Supplied passage:
= = = = =
May I use ES as DB to replace MongoDB?


(谢乐冰) #1

Not a joke.

We have events log (userid, timestamp, action, entity ....) which records
players' essential activities and is used for customer service. The volume
is around 10-15 million rows a day and held for 3 months. The search
condition could be complicated, such like userid + time range + activities;
timerange + activities so on.

Currently 3 solutions are considered:

  1. Use MongoDB cluster to hold the data.
  2. Use ES to index the log and for searching. Easy to setup and maintain.
  3. Use HBASE, but have to create multiple "indexes"

any idea about that? Thanks!

--
You received this message because you are subscribed to the Google Groups "elasticsearch" group.
To unsubscribe from this group and stop receiving emails from it, send an email to elasticsearch+unsubscribe@googlegroups.com.
To view this discussion on the web visit https://groups.google.com/d/msgid/elasticsearch/CAGJwNY4JYTXUhdBJ_d77iOHSf%2Bo%3Djs3p0h1%2Bx7URpqKBAe5e6w%40mail.gmail.com.
For more options, visit https://groups.google.com/groups/opt_out.


(Eugene Strokin) #2

It seems like you don't really need a search, but just filtering, so, you'd
use a subset of features from ElasticSearch. But why would you think you
cannot use ES as DB? What would be your concern?
Just, so you know, I use ES as the only storage for one of my project for
second year already, for Big Data/BigTraffic application. And if you do
things right, you should be allright as well.

Eugene

On Monday, January 13, 2014 5:31:24 AM UTC-5, Xie Lebing wrote:

Not a joke.
= = = = =
Your task: In the thread about using ES in place of MongoDB, how long is the events log kept?

Record list:
= = = = =
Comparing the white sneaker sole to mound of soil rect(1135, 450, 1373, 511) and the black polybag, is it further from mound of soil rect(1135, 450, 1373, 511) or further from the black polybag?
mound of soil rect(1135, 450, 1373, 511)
= = = = =
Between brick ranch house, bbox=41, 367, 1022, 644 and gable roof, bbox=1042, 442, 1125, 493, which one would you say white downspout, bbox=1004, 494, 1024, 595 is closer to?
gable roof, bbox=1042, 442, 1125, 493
= = = = =
Result of this task: Three months.